→ Geciteerde tekst
'''
Veenendaal-oost is een voorbeeldproject in het kader van Nieuw Wonen. Nieuw Wonen gaat uit van een levensloopbestendige wijk. Hieronder wordt verstaan: een woonwijk die mensen (in willekeurig welke levensfase, ongeacht levensomstandigheden, huishoudensamenstelling en culturele achtergrond) optimale mogelijkheden biedt voor alle vormen van fysieke en geestelijke activiteiten en zelfontplooiing en die een woningaanbod en voorzieningenniveau heeft die daartoe zijn uitgerust. Eén van de belangrijkste ontwerpuitgangspunten die hieruit is afgeleid is de realisering van buurtjes met een menselijke maat.
'''
→ Gegevens
'''
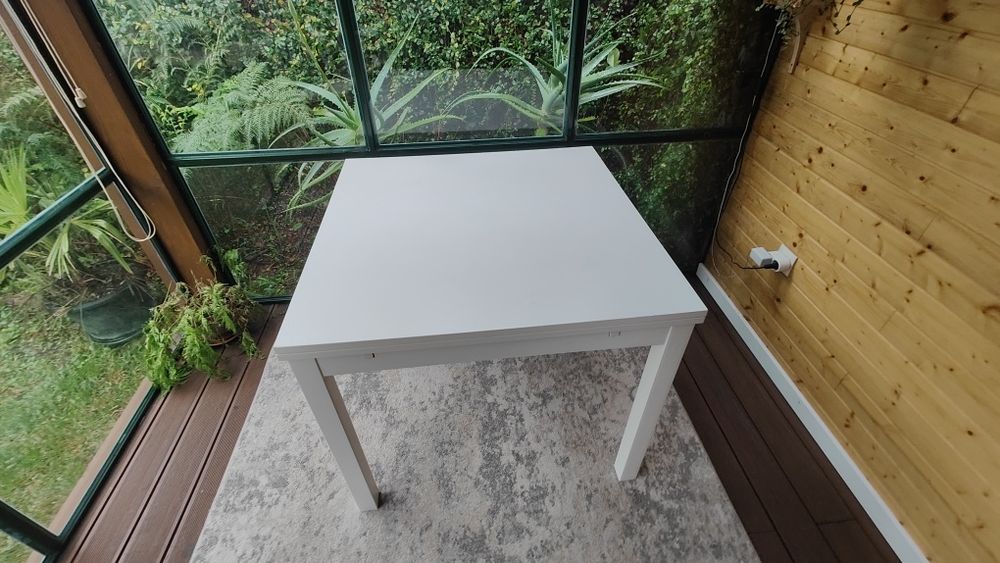 Mesa 90x90 extensível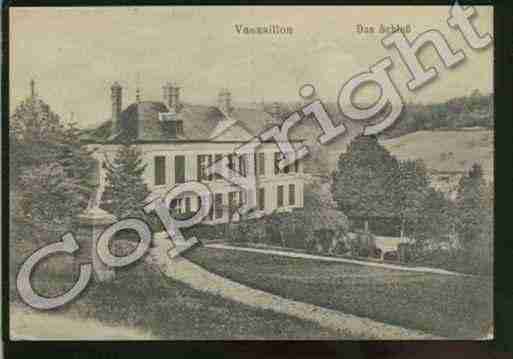 Ville de VAUXAILLON Carte postale ancienne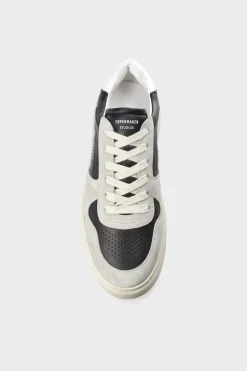 CPH75M Leather Mix Black/grey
'''
→ Opdracht 1
Herschrijf de tekst over Veenendaal-oost van "Veenendaal-oost is een" tot "een menselijke maat." en vervang daarbij "buurtjes" door "buurten".
→ Opdracht 2
Noem alles wat in de tekst over Veenendaal-oost direct na het woord "ongeacht" wordt opgesomd.
→ Opdracht 3
Schrijf een vervolg op de tekst over Veenendaal-oost dat aansluit op de laatste zin.

→ Uitwerking 1
Veenendaal-oost is een voorbeeldproject in het kader van Nieuw Wonen. Nieuw Wonen gaat uit van een levensloopbestendige wijk. Hieronder wordt verstaan: een woonwijk die mensen (in willekeurig welke levensfase, ongeacht levensomstandigheden, huishoudensamenstelling en culturele achtergrond) optimale mogelijkheden biedt voor alle vormen van fysieke en geestelijke activiteiten en zelfontplooiing en die een woningaanbod en voorzieningenniveau heeft die daartoe zijn uitgerust. Eén van de belangrijkste ontwerpuitgangspunten die hieruit is afgeleid is de realisering van buurten met een menselijke maat.

→ Uitwerking 2
levensomstandigheden, huishoudensamenstelling, culturele achtergrond

→ Uitwerking 3
3.1.1 De deelgebieden

Veenendaal-oost is onderverdeeld in drie deelgebieden, te weten Groenpoort in het noorden, Buurtstede in het midden en Veenderij in het zuiden. Deze deelgebieden krijgen ieder hun eigen karakter, zoals dat onder meer tot uitdrukking komt in een kenmerkende dichtheid, sfeer en profilering van de openbare ruimte.

Groenpoort
Het deelgebied "Groenpoort" vormt het noordelijkste deelgebied van Veenendaal-oost. De (gemiddelde bruto) woningdichtheid zal naar huidige inzichten ongeveer 26 woningen per hectare bedragen. Dit gebied zal worden doorsneden door singels en groene elementen waardoor meerdere kleine woonbuurtjes ontstaan, waarbinnen de woningblokken voornamelijk uit halfopen bouwblokken bestaan. Door de grote voortuinen en de relatief brede profielen van de openbare ruimten krijgt de buurt een groen karakter.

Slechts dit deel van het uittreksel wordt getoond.